Ray Allen and Allan Ray on the same team...that's a sure sign of the apocalypse.


----------



## BostonBasketball (Jan 10, 2005)

Can you imagine how much having Allen and Pierce on the same team would open things up for Al? I don't see why you don't do this. Yes he's expensive, but any quality veteran player will be.


----------



## #1AntoineWalkerFan (Mar 10, 2005)

if the reason they turned it down was because they really wanted KG then i understand that...but i dont see otherwise why we dont do this trade...id be much more happy if it was wally goin with the 5, but rondo allen pierce gomes jefferson would be fun to watch...there will be no defense played, but they would be winning again


congrats on post 3000 :cheers:


----------



## G-Force (Jan 4, 2005)

I have no interest in trading away Ray Allen at this time. And I have even less interest in acquiring Wally as part of a potential trade.


----------



## narrator (Feb 11, 2006)

G-Force said:


> I have no interest in trading away Ray Allen at this time. And I have even less interest in acquiring Wally as part of a potential trade.

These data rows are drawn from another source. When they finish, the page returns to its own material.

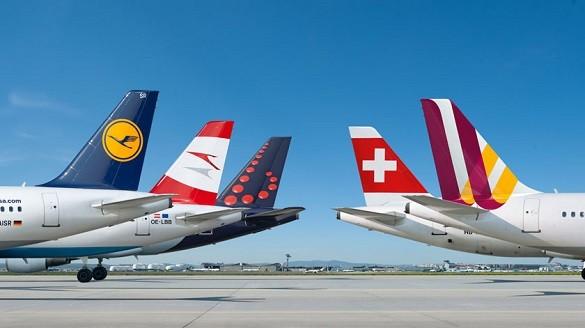 Lufthansa Swiss Austrian povoljne avio karte do Amerike
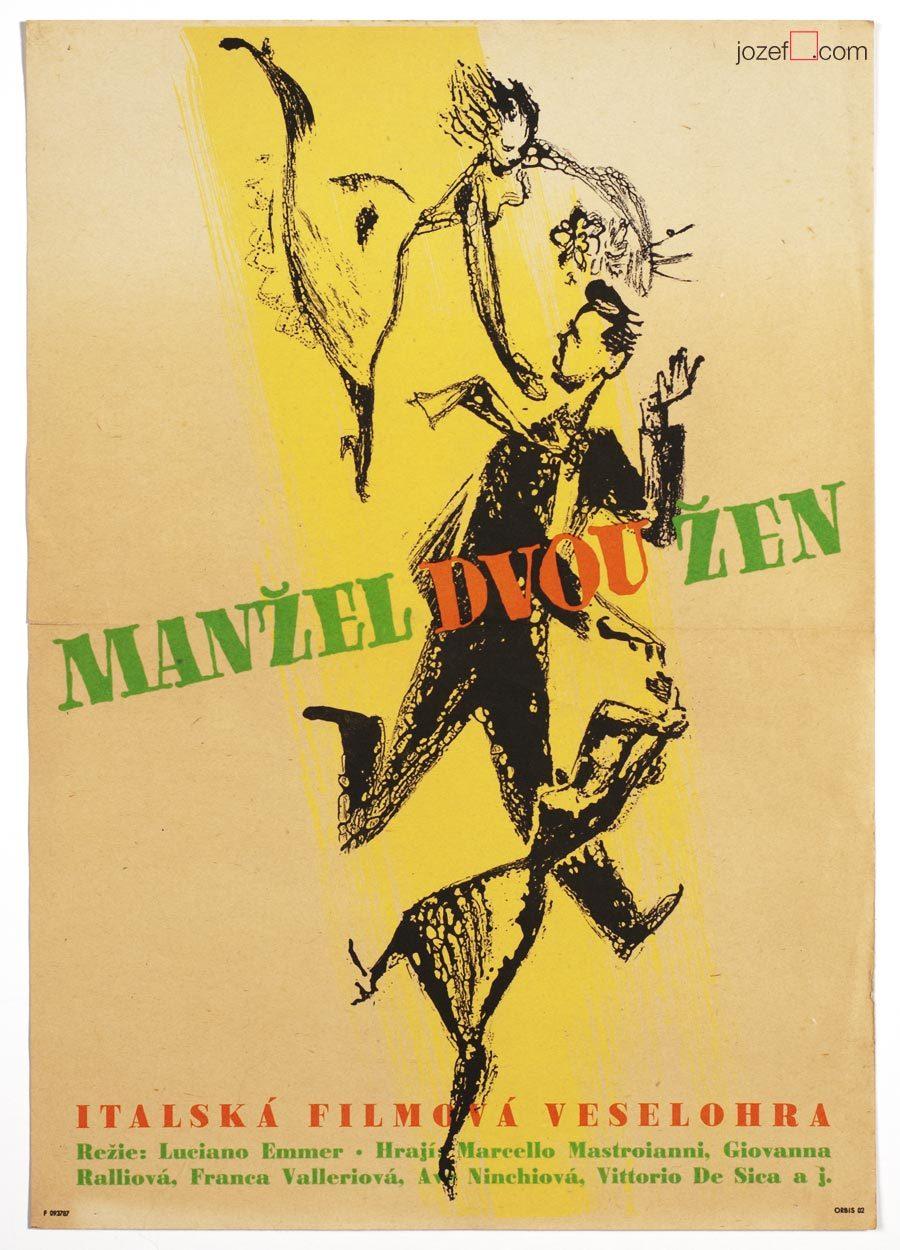 The Bigamist, 50s Movie Poster, Italian Cinema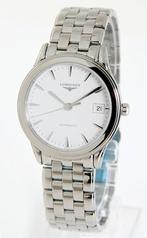Longines Flagship L4.774.4.12.6 Mens Watch
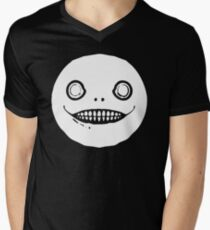 Emil - Weapon-nier automata shirt Men's V-Neck T-Shirt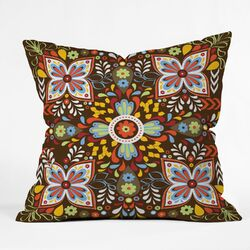 Khristian A Howell Polyester Wanderlust Indoor/Outdoor Throw Pillow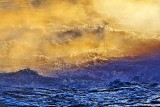 Sunrise Rapids 20130218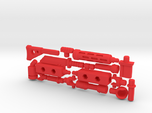 ReCon System DIY Firearm Kit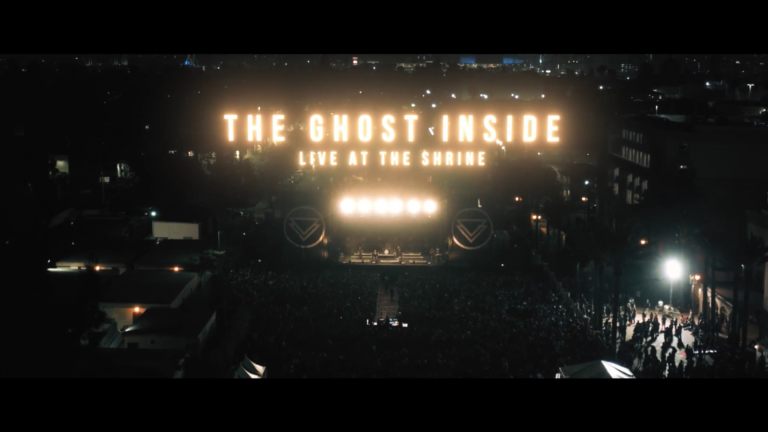 The Ghost Inside - Rise From The Ashes: Live at The Shrine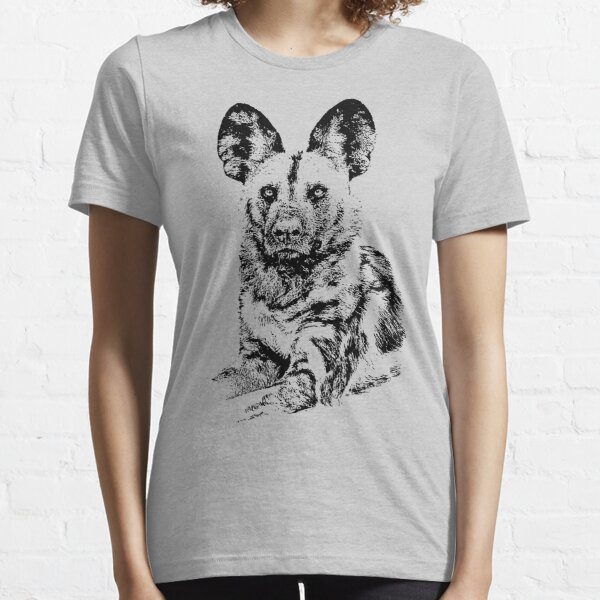 African Painted Dog Making Eye Contact Essential T-Shirt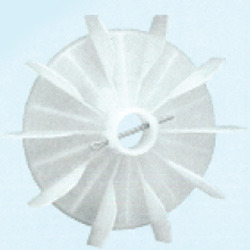 Plastic Fan Suitable For Crompton ND-112 Frame Size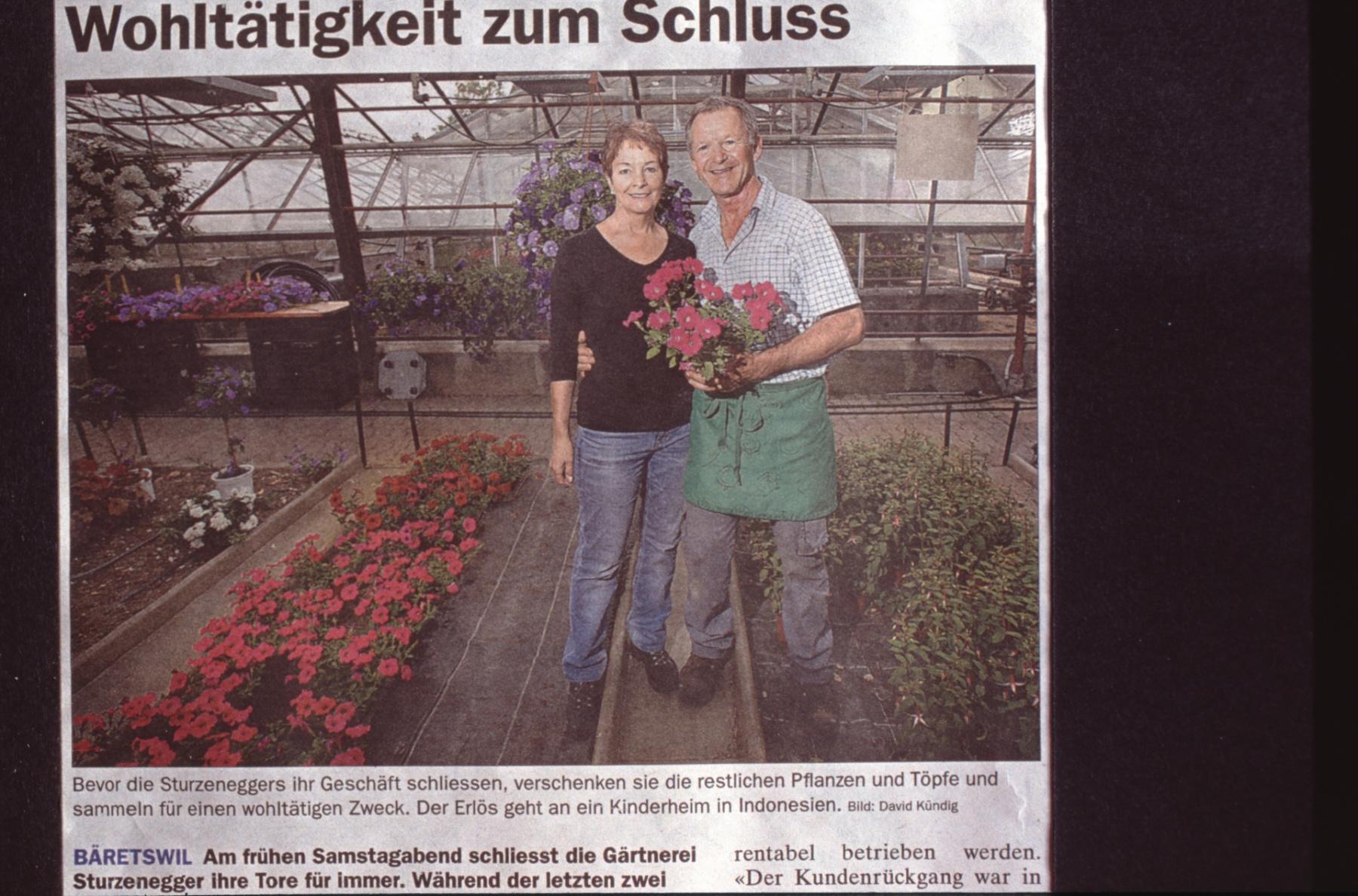 Gärtnerei Sturzenegger Wohltätigkeit zum Schluss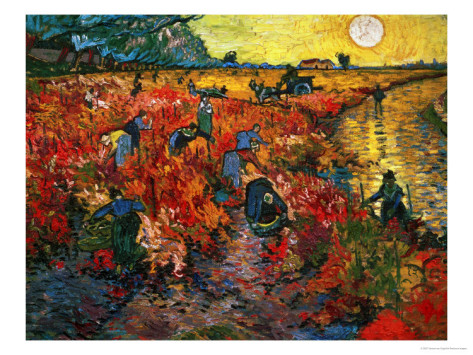 The Red Vineyard at Arles,c.1888 - Vincent Van Gogh Paintings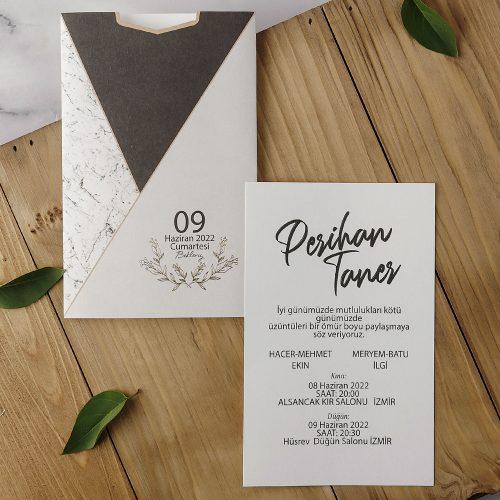 2021 Düğün Davetiyesi Modeli EKP40165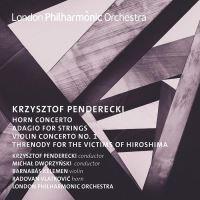 Penderecki Horn And Violin Concertos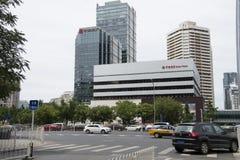 Azja, Chiny, Pekin, Porcelanowy world trade center okręg, piętrowi budynki, miasto ruch drogowy Fotografia Stock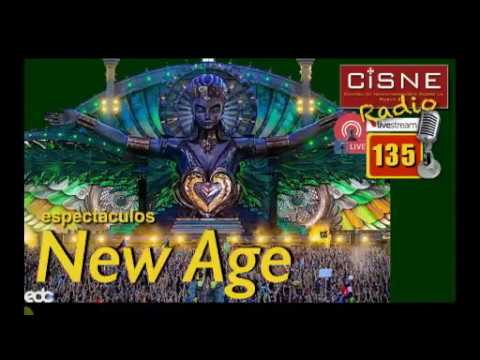 135 CISNE Radio New Age espectáculos Cabaret maldito Kinetic Gaia Witch Fezt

Sam Presti? Is that you? Is this me? Well, you just hold on there, pil-grim.


----------



## agoo (Jun 1, 2003)

BostonBasketball said:


> Can you imagine how much having Allen and Pierce on the same team would open things up for Al? I don't see why you don't do this. Yes he's expensive, but any quality veteran player will be.


It would open it up when Jefferson learns to pass out of the post.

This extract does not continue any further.